Même si Lightspeed n'est pas rentable, son titre a triplé de valeur depuis son entrée en Bourse en mars.
L’action de Lightspeed (LSPD, 40,05 $) a presque triplé depuis son entrée en Bourse en mars. Le spécialiste des logiciels de commerce électronique pour détaillants et restaurateurs, qui n’est toujours pas rentable, peut-il encore s’apprécier à la Bourse?
À 21,4 fois les prévisions de ventes des 12 prochains mois, Daniel Chan, Valeurs mobilières TD, reconnaît que le titre n’est pas une aubaine. «Cependant, avec des indicateurs clés de performance très forts, et une adoption des paiements qui s’accélère, nous pensons que l’évaluation peut tenir.»
Les six analystes recensés par l’agence de presse financière Reuters qui suivent le titre sont également partagés. Trois, dont M. Chan, émettent une recommandation d’achat et trois autres qui suggèrent de conserver le titre. Les recommandations se maintiennent, même si le titre qui a fait son entrée en Bourse à 16$, a touché un sommet de 48,61$ le 5 août dernier.
Après avoir visé une collecte de fonds de 200M$ pour son premier appel public à l’épargne (un prix de 13$ à 15$ par action), l’entreprise a pu compter sur une forte demande qui lui a permis de récolter près de 240M$ (16$ par action).
La stratégie de l’entreprise étant de s’établir à l’international, des acquisitions et fusions sont de mises. Pour cela, Lightspeed a déjà procédé à plusieurs achats qui pourraient lui permettre d’élargir sa clientèle et améliorer son efficacité.
Une acquisition phare est celle de iKentoo, son concurrent suisse. Cette transaction (estimée à 35M$, composée de 18M$ en argent et 400 000 actions) a permis à Lightspeed d’accéder aux marchés européen et africain. Elle rajoute ainsi près de 4000 clients dans 14 pays, dont la France, la Suisse et l’Afrique du Sud. L’entreprise basée à Montréal a aussi fait l’achat de Chronogolf, qui rajoute à sa liste de clients 600 opérateurs de sites de golfs, concentrés en Amérique du Nord.
Même si le titre est cher, Thanos Moschopoulos, de BMO marchés des capitaux, pense, lui aussi, qu’il y a encore un potentiel d’appréciation et émet un cours cible de 52$. «Nous n’essayerons pas d’argumenter qu’il reste beaucoup de potentiel pour une augmentation du multiple du titre, mais on voit du potentiel en ce qui concerne les estimations. Nous croyons alors que l’évaluation de LSPD est bien soutenue par son fort taux de croissance».

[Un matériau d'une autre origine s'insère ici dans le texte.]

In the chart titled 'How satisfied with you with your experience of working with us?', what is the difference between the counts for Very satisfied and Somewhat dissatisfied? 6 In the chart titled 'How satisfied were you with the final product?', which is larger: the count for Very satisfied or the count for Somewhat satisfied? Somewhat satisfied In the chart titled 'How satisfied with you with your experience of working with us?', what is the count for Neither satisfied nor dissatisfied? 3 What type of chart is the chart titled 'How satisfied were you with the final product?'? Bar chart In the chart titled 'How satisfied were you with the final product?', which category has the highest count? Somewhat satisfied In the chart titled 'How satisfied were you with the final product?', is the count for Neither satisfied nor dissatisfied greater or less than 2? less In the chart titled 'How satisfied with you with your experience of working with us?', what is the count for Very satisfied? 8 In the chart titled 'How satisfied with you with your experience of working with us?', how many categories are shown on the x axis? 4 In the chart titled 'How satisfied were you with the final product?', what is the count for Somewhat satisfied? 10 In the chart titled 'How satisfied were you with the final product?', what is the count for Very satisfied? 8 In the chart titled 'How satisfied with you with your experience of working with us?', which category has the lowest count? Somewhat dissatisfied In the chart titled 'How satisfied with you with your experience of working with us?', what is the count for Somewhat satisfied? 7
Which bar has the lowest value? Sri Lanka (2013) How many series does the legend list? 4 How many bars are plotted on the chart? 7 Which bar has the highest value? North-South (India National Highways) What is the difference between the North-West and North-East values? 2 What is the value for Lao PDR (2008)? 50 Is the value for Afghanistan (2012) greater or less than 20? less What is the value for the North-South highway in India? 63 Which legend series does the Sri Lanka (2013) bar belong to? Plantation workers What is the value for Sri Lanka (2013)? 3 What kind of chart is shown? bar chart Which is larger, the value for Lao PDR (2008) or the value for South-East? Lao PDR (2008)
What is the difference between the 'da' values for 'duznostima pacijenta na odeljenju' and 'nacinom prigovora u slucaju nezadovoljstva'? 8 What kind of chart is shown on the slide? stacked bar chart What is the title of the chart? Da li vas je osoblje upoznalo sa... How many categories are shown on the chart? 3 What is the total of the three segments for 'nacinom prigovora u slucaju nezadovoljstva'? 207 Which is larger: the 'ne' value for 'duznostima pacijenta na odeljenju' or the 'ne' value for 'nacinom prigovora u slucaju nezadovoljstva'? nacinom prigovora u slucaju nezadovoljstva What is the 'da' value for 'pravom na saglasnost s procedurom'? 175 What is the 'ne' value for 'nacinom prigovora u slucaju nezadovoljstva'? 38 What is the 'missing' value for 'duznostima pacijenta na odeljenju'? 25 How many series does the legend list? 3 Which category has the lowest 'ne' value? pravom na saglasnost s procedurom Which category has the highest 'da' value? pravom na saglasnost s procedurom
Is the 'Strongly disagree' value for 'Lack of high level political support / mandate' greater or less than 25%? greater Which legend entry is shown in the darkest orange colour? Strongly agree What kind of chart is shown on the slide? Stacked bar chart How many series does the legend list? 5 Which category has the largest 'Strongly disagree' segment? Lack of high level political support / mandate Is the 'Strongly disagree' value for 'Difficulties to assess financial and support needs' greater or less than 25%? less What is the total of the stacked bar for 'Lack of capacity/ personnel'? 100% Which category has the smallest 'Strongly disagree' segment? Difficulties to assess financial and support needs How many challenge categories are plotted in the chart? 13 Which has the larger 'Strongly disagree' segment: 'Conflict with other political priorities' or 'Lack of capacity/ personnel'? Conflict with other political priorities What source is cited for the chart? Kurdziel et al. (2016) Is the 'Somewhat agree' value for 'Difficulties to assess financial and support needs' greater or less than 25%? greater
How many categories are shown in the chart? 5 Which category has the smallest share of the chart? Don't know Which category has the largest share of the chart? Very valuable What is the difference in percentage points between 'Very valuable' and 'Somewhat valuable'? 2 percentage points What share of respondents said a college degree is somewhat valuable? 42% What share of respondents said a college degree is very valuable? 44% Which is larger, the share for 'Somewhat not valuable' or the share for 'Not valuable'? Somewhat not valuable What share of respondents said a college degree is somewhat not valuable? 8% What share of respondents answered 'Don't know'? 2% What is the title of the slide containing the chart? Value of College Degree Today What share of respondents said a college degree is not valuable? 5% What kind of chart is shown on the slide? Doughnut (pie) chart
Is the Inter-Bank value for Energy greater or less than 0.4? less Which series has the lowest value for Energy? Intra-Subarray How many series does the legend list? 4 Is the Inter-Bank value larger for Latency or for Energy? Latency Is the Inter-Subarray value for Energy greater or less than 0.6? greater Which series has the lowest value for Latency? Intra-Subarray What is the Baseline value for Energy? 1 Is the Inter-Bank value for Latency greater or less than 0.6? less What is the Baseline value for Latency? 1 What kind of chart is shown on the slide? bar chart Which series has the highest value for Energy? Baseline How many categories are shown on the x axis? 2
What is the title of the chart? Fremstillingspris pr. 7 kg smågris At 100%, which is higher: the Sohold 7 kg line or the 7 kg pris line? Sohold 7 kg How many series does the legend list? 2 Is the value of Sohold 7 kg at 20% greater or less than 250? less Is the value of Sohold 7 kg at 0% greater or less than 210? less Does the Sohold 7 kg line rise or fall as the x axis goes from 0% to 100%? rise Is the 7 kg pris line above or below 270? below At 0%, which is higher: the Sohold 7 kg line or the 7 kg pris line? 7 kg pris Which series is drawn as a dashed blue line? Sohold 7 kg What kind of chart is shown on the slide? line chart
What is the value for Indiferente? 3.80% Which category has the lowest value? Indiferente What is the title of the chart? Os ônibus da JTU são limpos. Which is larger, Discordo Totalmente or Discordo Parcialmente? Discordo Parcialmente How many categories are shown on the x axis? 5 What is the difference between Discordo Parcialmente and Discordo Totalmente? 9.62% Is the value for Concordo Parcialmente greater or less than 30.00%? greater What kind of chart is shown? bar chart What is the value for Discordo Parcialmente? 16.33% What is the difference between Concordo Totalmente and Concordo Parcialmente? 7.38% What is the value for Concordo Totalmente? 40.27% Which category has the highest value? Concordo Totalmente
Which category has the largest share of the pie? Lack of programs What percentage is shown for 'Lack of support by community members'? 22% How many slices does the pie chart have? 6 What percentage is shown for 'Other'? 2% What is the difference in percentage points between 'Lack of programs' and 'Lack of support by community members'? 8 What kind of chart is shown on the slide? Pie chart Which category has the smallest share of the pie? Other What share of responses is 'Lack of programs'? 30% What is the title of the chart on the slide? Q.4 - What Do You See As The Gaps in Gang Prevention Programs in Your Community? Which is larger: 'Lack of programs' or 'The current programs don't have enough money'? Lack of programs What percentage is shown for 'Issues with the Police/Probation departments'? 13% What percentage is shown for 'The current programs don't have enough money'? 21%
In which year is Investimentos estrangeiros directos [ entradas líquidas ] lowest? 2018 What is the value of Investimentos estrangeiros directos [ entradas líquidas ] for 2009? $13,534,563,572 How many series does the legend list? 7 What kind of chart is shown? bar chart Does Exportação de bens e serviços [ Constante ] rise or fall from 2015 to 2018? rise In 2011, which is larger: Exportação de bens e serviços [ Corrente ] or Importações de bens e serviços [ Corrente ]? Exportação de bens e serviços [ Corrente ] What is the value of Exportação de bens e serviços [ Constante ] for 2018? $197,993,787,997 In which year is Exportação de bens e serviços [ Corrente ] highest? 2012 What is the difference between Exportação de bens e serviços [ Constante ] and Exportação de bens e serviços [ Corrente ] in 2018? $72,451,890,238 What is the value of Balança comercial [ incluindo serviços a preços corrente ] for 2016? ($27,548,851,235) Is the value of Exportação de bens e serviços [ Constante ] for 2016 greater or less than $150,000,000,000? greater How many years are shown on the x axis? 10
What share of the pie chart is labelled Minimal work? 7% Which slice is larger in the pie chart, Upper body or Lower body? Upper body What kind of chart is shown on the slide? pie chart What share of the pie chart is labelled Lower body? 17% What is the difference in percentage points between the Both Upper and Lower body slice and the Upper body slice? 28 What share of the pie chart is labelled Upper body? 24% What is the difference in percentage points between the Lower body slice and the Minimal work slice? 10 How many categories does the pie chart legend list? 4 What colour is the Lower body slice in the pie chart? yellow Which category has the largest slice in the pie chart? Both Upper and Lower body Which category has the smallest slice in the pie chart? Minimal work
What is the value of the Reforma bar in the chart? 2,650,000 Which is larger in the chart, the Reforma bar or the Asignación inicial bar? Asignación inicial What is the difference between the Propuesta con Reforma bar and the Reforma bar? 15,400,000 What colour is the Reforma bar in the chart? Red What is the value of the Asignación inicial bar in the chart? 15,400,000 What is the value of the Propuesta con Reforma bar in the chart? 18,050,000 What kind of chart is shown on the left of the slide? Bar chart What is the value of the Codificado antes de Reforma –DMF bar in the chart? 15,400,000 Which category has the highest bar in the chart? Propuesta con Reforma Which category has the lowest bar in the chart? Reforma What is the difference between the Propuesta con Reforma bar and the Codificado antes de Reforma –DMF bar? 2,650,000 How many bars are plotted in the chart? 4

Pour sa part, Steven Li, de Raymond James, s’appuie sur la performance de l’entreprise démontrée par ses résultats du premier trimestre pour relever ses estimations de revenus. Alors qu’il s’attendait à des revenus de 108M$ pour 2020 et de 160M$ pour 2021, il relève ces estimations à 117M$ et 187M$, respectivement. L’entreprise n’étant pas rentable, les analystes utilisent plutôt les revenus pour mesurer la croissance. Au premier trimestre, ceux-ci ont progressé de 38% par rapport à la même période l’an dernier.
Les estimations à court terme ne représentent pas tout le potentiel de croissance, pense Richard Tse, de Financière Banque Nationale. Il préfère ainsi se fier aux projections sur le long terme, au-delà de 2020. «En ce qui concerne la division de paiements seulement, nous pensons que le groupe montréalais pourrait atteindre une contribution au revenu de 100M$ sur les deux prochaines années (elle qui est de seulement 8M$ cette année)», explique-t-il.
JP Morgan, beaucoup plus pessimiste
Reginald L. Smith, de JP Morgan, est nettement plus pessimiste que ses collègues avec un cours cible sur un an de 37$. Il est le seul analyste qui émet une cible en bas de 40$ (le deuxième plus pessimistes, Steven Li, de Raymond James, l’établit à 41$.) M. Smith ne voit pas la raison de l’enthousiasme entourant Lightspeed, qui profiterait plutôt d’un élan causé par le succès de son entrée en Bourse en mars dernier.
L’analyste qualifie les projections des dirigeants d’«ambitieuses», citant la perte avant impôt, intérêt et amortissement d’entre 18 et 20 millions de dollars prévue pour 2020, contrairement à ses principaux concurrents Square et Shopify qui sont déjà rentables.
En se fondant sur les projections de la direction pour l’année 2020, on s’attend à ce que le titre s’échange à un multiple de 22 fois les revenus de la société. Chez Square et Shopify, on anticipe respectivement des multilpes de 10 fois et de 19 fois.